May 24, 2011

Chusen-zome Tenugui

Tenugui at our shop is hand-dyed by Chusen-Zome technique. Chusen means to pour dyeing material onto cloth and Zome means to dye.

This tenugui factory is run by a family called Nakagawa-san and is located in Utsunomiya city approximately 100km north of Tokyo. The factory lasting for over 100 years is not so modern or neat, but the family is keeping the spirits of hand-dyeing tenugui.

This snapshot shows an old lady at the factory pouring dyeing material onto tenugui.
We drove a car to the factory to take photos.

This is another snapshot of an old man preparing for dyeing cloth.

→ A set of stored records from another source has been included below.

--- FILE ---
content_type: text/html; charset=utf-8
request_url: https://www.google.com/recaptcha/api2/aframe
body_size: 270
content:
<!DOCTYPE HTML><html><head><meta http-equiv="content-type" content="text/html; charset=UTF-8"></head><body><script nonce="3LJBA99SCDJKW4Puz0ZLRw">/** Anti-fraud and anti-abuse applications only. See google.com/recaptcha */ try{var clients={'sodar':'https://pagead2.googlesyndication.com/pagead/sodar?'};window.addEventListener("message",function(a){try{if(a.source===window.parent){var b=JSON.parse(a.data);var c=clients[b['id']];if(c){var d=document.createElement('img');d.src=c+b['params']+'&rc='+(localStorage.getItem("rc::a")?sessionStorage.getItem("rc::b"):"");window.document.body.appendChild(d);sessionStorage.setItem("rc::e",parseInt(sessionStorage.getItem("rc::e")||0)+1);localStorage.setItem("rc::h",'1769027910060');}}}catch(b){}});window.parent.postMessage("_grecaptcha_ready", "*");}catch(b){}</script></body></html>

All tenugui is hand-dyed and produced one-by-one. The design of tenugui has a stock from ancient Ukiyo-e pictures to contemporary style. The tenugui has a variety of usage such as home decor, head towel, hotel towel,  handkerchief, dust cover and more. What is good about tenugui is that it so thin that it dries very quickly.

Ukiyo-e design tenugui
Thank you,
- Ken

May 17, 2011

Roketsu-Zome (batik)

Hello and Welcome to,

Noren curtains at our shop are dyed by the technique called Roketsu-Zome (meaning batik). This Noren craftsman has been keeping Roketsu-Zome sprits since 1963 when he opened up his own Noren studio.  He is one of the few craftsmen who hold this technique in Japan.

The Roketsu-Zome is a wax resist textile dyeing technique and needs over 20 steps before completion. The craftsman and his apprentice (son) produce the Noren curtains one by one, by going through all the steps. They are proud of the technique and producing excellent goods. The beauty of cracks of batik is excellent.

They allowed me to take photos inside the dyeing factory in Kyoto. Actually the factory is not very large and does not look so clean, but I felt lots of traditional spirits for producing excellent products. These factories are fading away in Japan and are replaced by modern ones, but what we need to keep in mind is that we cannot get it back when it is faded away.

Kanbayashi-san keeping Roketsu-Zome spirits
  Thank you,
- Ken

May 11, 2011

Slide show updated

Hello and Welcome to,

We have updated the slide show on the top page of our website to match the spring to early summer season. These pictures are taken at Kyoto, Nara, Osaka and Yamanashi. Please enjoy the virtual tour.

From the slide show, I introduce the tour cart today. In the past, these types of carts were prevalent in Japan and many people used as transportation within a city. However, these carts are utilized only as tourism nowadays.

This tour cart (driven by a young man) is called  "Jinriki-sha".  This cart will take you around Kyoto with the charge of 2,000 yen per 10 minutes (approximately 1km ) per person.

When you have a ride, it looks like this phot from the passenger seat.

You can find these tour carts at various places in Kyoto and they are waiting for you just like taxi. This company has a branches in Kamakura and Asakusa (Tokyo).

Thank you,
- Ken

May 5, 2011

May 5th Boys Day

Hello and Welcome to,

Let me introduce Boys' Day.
Today is Boys' Day in Japan and a holiday for wishing boys' healthy growth and promotion in future.
The families who have sons celebrate this day by displaying such dolls (armor) as shown in the photo at home.

Armor for wishing Boys Day

Besides displaying a doll, it is Japan's custom to eat rice cakes called Kashiwa-mochi (柏餅) on Boys Day. This rice cake bean jam inside is wrapped by oak's leaf. The oak leaves will not fall down until new ones come out, so it has been considered as a symbol of family's continuing prosperity.

Kashiwa-mochi rice cakes, typically 1,5 USD or 1,0 Euro per piece

Outside of home, it is Japan's old custom to display cotton-made or nylon-made carps on Boys Day, because carps are the symbol of strength and promotion in society.

Photo taken at Yamanashi Prefecture

Thank you,
- Ken, President

May 4, 2011

Flying Carps

Hello and Welcome to,

May 5th is Boys' Day in Japan, wishing boys' promotion in  future. As Boys' Day is drawing near, families who have boys and communities are setting up "flying carps" (Koinobori) as a celebration and custom. Carps  are the symbol of strength and promotion in Japan. In this season, you can see lots of carps decoration outside of houses.

I took the above photo in Hokuto-city in Yamanashi prefecture, 100 miles west of Tokyo. Officially, it is announced that the city set up 450 carps bundled in wires for Boys' Day celebration. These carps are made of nylon. They look as if swimming in the sky as winds blow.

How to get there: Drive through Chuo-do highway from Tokyo and get off the highway at Sudama interchange. Drive along route 141 up north about 20 minutes to find Mimani-Kiyosato drivers' station. This is where I took the photos.